→ **Your instructions**:
Whenever a line below mentions the word "site", that line should be copied.

→ **Study material**:
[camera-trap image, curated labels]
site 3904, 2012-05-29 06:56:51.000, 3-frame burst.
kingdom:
==
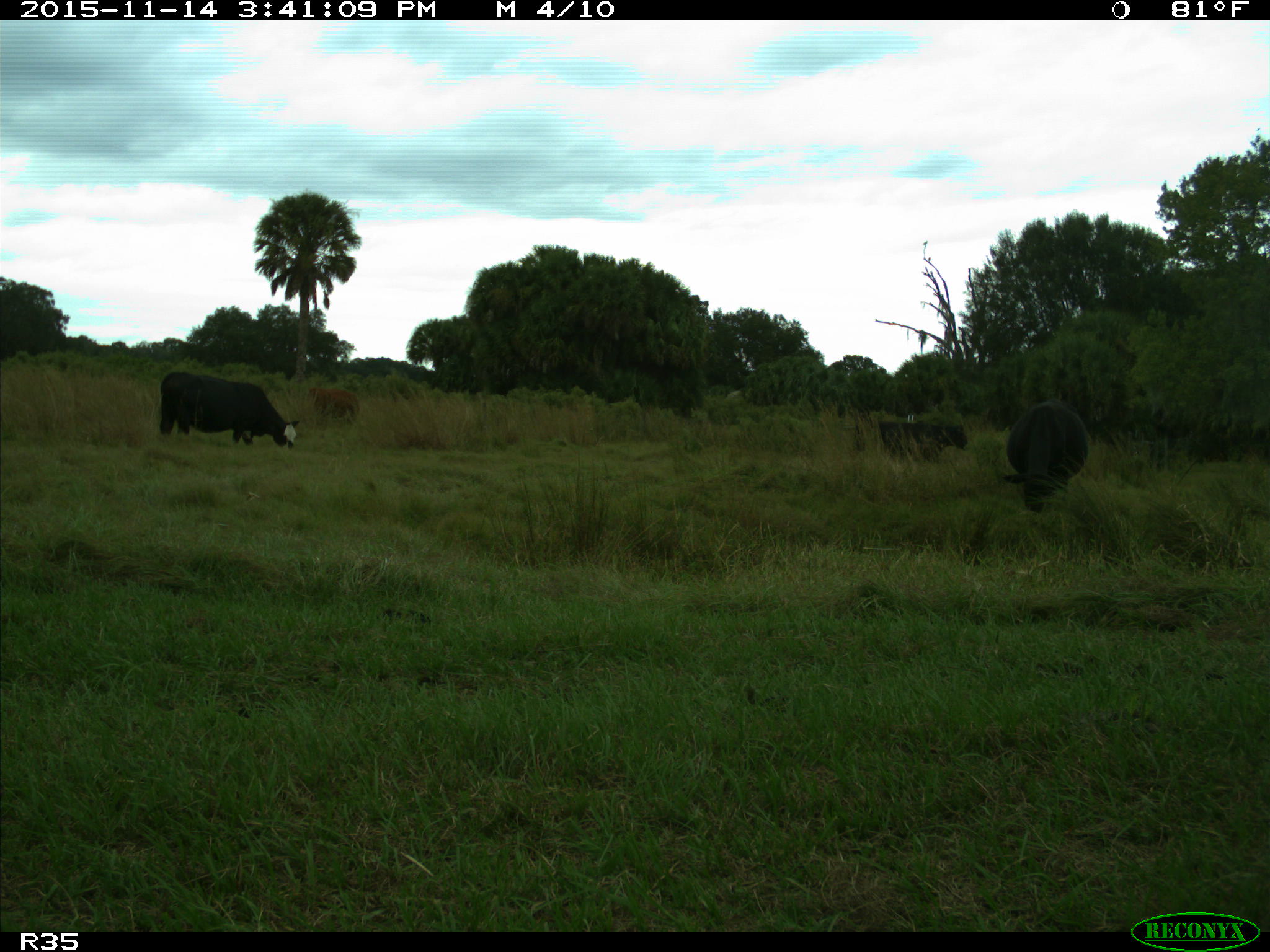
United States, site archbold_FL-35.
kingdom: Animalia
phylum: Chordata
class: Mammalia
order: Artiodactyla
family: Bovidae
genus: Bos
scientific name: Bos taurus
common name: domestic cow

→ **Expected output**:
site 3904, 2012-05-29 06:56:51.000, 3-frame burst.
United States, site archbold_FL-35.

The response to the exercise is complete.